> _TASK TO CARRY OUT_
Please output exactly the run of lines that starts at the line with "At what distance is point" and ends at the last line of the records below.

Records excerpted from a collection:
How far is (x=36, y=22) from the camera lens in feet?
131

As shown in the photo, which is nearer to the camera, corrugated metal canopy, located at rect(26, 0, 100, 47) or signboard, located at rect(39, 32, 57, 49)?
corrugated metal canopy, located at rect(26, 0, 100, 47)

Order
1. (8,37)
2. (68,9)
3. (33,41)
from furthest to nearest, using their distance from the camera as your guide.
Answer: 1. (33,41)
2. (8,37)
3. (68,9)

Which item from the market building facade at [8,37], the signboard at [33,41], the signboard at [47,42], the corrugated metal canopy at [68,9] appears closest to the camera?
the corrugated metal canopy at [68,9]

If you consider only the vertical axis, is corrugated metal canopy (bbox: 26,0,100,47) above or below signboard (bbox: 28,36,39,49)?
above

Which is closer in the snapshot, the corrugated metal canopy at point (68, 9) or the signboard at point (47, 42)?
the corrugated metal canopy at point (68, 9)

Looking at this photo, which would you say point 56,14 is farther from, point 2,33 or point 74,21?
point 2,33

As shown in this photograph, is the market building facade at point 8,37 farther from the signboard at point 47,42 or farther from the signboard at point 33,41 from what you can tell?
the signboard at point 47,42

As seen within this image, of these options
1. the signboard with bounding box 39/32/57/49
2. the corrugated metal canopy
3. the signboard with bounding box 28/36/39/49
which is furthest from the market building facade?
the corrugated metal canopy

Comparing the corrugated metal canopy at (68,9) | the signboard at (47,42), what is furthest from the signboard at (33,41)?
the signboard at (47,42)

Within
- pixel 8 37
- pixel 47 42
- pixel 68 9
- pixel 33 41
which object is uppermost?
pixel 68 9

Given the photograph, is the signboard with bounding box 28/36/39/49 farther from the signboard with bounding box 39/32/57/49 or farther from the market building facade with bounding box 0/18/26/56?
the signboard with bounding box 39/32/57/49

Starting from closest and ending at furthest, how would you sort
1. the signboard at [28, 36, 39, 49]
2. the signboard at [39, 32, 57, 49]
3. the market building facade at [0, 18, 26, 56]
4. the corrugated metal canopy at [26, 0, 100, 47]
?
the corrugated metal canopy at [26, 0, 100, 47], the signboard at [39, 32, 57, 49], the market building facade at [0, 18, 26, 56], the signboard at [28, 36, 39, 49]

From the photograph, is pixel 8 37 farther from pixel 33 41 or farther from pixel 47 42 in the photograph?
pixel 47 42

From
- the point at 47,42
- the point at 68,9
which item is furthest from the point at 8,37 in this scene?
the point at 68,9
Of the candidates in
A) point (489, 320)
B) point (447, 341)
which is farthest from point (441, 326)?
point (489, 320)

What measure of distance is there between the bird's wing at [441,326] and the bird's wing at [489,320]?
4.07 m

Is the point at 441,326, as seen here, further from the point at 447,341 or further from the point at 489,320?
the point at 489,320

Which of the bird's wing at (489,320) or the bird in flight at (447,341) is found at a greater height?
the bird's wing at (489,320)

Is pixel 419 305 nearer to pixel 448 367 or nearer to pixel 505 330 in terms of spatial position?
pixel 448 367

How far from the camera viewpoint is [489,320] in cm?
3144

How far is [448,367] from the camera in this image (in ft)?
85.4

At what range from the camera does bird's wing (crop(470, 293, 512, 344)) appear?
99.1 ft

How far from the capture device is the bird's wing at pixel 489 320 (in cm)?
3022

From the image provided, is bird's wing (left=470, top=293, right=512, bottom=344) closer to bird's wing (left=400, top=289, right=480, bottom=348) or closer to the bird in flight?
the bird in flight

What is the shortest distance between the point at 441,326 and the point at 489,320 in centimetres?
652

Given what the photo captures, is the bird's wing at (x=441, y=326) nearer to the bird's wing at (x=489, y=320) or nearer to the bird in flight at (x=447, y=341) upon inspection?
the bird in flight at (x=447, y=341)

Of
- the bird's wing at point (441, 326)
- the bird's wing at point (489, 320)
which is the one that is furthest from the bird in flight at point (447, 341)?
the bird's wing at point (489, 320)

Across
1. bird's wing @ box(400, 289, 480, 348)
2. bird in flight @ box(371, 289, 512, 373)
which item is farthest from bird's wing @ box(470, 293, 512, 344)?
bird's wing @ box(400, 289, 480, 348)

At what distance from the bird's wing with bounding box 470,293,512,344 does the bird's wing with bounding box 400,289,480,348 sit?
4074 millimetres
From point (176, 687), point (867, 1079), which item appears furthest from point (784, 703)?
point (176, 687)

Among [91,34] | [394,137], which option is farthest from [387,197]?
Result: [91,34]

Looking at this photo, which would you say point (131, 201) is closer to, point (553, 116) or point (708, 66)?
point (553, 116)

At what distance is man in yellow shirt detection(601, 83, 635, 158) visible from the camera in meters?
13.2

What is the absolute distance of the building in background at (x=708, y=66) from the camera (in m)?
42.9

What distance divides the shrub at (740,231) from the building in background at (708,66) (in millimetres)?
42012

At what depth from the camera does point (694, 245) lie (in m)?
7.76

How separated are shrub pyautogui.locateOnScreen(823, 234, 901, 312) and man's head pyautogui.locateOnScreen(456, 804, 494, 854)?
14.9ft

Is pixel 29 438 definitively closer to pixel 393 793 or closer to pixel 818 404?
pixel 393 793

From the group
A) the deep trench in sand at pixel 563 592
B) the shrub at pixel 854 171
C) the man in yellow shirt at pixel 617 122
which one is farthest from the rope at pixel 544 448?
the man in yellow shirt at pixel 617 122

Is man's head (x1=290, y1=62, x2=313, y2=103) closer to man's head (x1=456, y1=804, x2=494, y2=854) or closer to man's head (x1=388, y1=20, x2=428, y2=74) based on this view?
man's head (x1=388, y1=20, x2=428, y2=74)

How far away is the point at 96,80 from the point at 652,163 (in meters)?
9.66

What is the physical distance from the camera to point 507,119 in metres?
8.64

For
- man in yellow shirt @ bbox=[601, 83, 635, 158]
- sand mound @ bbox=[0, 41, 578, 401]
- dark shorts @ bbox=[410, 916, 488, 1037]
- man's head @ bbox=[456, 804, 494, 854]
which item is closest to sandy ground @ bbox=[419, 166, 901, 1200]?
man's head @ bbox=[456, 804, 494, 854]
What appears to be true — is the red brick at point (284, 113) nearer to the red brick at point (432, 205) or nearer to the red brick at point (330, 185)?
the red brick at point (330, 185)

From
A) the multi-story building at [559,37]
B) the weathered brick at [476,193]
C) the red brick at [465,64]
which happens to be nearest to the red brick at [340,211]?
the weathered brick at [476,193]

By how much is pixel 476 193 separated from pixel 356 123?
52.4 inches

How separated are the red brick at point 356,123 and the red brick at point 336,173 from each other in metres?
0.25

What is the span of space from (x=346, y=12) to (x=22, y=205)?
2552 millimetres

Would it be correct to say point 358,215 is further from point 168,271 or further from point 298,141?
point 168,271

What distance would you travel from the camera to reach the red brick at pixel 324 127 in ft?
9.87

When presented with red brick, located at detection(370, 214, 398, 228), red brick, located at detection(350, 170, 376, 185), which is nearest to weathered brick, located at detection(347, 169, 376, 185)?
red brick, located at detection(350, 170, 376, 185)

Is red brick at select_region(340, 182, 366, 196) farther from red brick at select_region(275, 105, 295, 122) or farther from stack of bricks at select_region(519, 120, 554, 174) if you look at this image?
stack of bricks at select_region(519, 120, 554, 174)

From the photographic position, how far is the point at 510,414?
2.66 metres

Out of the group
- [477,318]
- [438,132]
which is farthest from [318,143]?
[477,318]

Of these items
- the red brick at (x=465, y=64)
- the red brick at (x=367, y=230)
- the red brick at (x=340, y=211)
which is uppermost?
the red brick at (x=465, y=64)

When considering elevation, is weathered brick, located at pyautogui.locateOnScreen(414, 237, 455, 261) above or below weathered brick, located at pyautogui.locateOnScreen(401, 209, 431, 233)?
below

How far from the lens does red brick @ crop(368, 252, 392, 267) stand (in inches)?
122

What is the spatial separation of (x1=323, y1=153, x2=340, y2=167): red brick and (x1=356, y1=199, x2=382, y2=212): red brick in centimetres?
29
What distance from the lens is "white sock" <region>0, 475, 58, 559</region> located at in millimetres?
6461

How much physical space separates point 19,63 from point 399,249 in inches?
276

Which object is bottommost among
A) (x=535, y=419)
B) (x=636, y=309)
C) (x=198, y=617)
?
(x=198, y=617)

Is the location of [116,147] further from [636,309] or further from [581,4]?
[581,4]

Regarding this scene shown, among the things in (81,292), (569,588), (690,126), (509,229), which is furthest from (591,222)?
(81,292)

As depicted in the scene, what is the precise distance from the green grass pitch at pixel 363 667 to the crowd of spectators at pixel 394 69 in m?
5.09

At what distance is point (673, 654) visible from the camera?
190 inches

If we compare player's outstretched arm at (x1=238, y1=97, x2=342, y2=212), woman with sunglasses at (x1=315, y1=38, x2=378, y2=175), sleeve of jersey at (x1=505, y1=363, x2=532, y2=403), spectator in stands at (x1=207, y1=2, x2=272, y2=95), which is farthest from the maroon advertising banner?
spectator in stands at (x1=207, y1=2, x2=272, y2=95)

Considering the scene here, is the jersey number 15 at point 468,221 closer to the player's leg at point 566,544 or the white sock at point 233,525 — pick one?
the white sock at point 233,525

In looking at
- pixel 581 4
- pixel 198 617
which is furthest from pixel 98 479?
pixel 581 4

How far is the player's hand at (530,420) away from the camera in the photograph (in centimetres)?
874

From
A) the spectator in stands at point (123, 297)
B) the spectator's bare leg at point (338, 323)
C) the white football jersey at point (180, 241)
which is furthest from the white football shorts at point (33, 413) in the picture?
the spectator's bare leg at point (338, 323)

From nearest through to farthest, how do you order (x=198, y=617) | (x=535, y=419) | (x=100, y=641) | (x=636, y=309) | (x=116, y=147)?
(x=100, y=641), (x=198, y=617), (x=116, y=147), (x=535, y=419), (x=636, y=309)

> _TASK RESPONSE_
At what distance is point (673, 654) visible from the camera?
190 inches

If we compare player's outstretched arm at (x1=238, y1=97, x2=342, y2=212), woman with sunglasses at (x1=315, y1=38, x2=378, y2=175), sleeve of jersey at (x1=505, y1=363, x2=532, y2=403), spectator in stands at (x1=207, y1=2, x2=272, y2=95), which is farthest from the maroon advertising banner?
spectator in stands at (x1=207, y1=2, x2=272, y2=95)

Considering the scene here, is the jersey number 15 at point 468,221 closer to the player's leg at point 566,544 or the white sock at point 233,525 — pick one?
the white sock at point 233,525

In looking at
- pixel 581 4
- pixel 198 617
which is furthest from pixel 98 479?
pixel 581 4

How far is the player's hand at (530,420) away from the camera in the photograph (in centimetres)?
874

From
A) the spectator in stands at point (123, 297)
B) the spectator's bare leg at point (338, 323)
C) the white football jersey at point (180, 241)
which is furthest from the white football shorts at point (33, 413) in the picture?
the spectator's bare leg at point (338, 323)

From nearest through to farthest, how do you order (x=198, y=617) | (x=535, y=419) | (x=100, y=641) | (x=636, y=309) | (x=116, y=147)?
(x=100, y=641), (x=198, y=617), (x=116, y=147), (x=535, y=419), (x=636, y=309)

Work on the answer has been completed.